The aqueduct which carries water from Loch Katrine to Glasgow
Industry
Water
Fate
Taken over
Headquarters
Glasgow, Scotland
Glasgow Corporation Water Works and its successors have provided a public water supply and sewerage and sewage treatment services to the Scottish city of Glasgow. There were several schemes in the early part of the 1800s, with the Glasgow Company which was established in 1806 pumping filtered water from the River Clyde into the city. The Gorbals Gravitation Water Company was established in 1846, and brought water from reservoirs to the south-west of the city. However, an outbreak of cholera in 1848/1849, in which 4,000 people died, concentrated the minds of Glasgow Council, and in 1855 a scheme to use water from Loch Katrine, 36 miles (58 km) to the north, was authorised.

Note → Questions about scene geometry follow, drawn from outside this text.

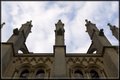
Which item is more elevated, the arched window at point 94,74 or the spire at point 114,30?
the spire at point 114,30

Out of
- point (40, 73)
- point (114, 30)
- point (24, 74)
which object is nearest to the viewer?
point (24, 74)

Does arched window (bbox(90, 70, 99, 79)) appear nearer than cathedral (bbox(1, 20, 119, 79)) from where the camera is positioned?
No

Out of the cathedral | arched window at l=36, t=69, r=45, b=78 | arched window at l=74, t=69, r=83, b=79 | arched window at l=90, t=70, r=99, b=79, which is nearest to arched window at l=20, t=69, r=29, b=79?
the cathedral

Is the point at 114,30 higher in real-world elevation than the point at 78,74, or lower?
higher

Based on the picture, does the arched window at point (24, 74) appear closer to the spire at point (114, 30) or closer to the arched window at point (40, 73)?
the arched window at point (40, 73)

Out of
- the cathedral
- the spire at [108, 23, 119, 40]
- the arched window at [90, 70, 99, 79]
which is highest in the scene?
the spire at [108, 23, 119, 40]

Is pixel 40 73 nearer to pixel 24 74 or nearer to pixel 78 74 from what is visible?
pixel 24 74

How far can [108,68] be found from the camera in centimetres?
1834

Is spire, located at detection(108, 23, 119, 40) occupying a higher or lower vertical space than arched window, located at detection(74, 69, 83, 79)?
higher

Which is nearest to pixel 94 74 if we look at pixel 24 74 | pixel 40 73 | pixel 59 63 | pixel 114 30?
pixel 59 63

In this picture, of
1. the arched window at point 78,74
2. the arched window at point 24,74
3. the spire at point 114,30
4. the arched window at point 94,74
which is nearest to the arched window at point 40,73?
the arched window at point 24,74

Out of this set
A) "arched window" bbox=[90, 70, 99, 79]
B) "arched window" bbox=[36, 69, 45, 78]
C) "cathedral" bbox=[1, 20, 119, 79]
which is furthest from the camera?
"arched window" bbox=[36, 69, 45, 78]

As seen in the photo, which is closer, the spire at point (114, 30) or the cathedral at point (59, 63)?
the cathedral at point (59, 63)

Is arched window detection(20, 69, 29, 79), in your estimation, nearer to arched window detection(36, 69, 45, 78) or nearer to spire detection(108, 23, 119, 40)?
arched window detection(36, 69, 45, 78)
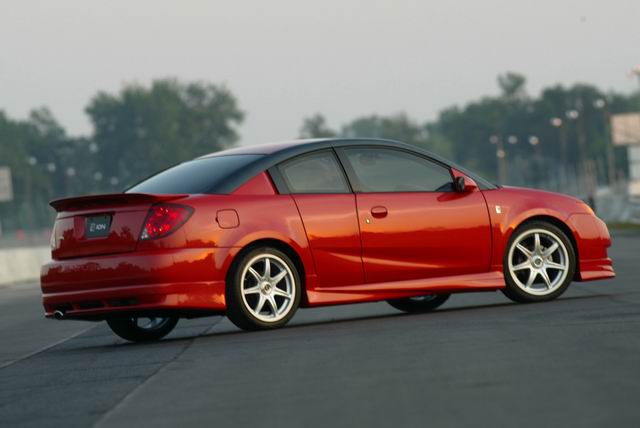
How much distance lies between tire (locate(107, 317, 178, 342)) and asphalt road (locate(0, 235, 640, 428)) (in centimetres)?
12

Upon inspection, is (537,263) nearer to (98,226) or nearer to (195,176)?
(195,176)

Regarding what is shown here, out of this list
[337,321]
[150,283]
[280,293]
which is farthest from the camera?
[337,321]

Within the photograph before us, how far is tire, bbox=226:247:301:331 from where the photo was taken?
417 inches

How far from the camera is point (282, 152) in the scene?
1129 cm

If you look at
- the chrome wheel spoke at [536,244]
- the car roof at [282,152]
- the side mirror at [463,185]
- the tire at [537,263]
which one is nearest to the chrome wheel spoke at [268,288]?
the car roof at [282,152]

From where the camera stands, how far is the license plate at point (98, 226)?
10.6 metres

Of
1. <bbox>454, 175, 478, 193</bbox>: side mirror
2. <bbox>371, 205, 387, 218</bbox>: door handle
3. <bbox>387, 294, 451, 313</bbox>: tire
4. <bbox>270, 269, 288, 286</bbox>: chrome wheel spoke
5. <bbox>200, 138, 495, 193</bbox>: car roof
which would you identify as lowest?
<bbox>387, 294, 451, 313</bbox>: tire

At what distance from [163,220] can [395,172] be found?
2.13 metres

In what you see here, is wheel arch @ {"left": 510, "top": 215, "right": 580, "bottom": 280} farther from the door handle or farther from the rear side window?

The work required at Loch Katrine was quite modest, and the major construction work was the building of an aqueduct to carry the water to the city by gravity.
The civil engineer John Frederick Bateman managed the contract, but the engineer for final section into the city was James Morris Gale, who became the Engineer in Chief for the Glasgow Water Commissioners when the project was completed in 1859. He oversaw the development of the system, with levels in Loch Katrine being raised and a second aqueduct being constructed, until he retired in 1902. Extra water was obtained from Loch Arklet in 1914, when a dam and tunnel into Loch Katrine were completed, but a similar scheme to impound water in Glen Finglas and feed it through a tunnel to Loch Katrine was delayed by the First World War, and was not implemented until 1965. A new treatment works at Milngavie costing £120 million was completed in 2008 and opened by Queen Elizabeth.
Glasgow also invested in sewerage, with sewage treatment works opening at Dalmarnock in 1894, Dalmuir in 1904 and Shieldhall in 1910. They carried out research into better ways to treat sewage, and until 1935 sold sludge cakes as "Globe Fertiliser". Surplus sludge was carried away by a fleet of sludge ships, to be dumped at sea, and the ships also took passengers along for the voyage, initially to help recuperating soldiers, but later for the general public. A major upgrade to the sewerage infrastructure took place in 2017, when a 3.1-mile (5.0 km) tunnel was completed, to provide storm water storage, a project which reduces flood risk, and should ensure that the River Clyde is not polluted by sewage overflows in storm conditions.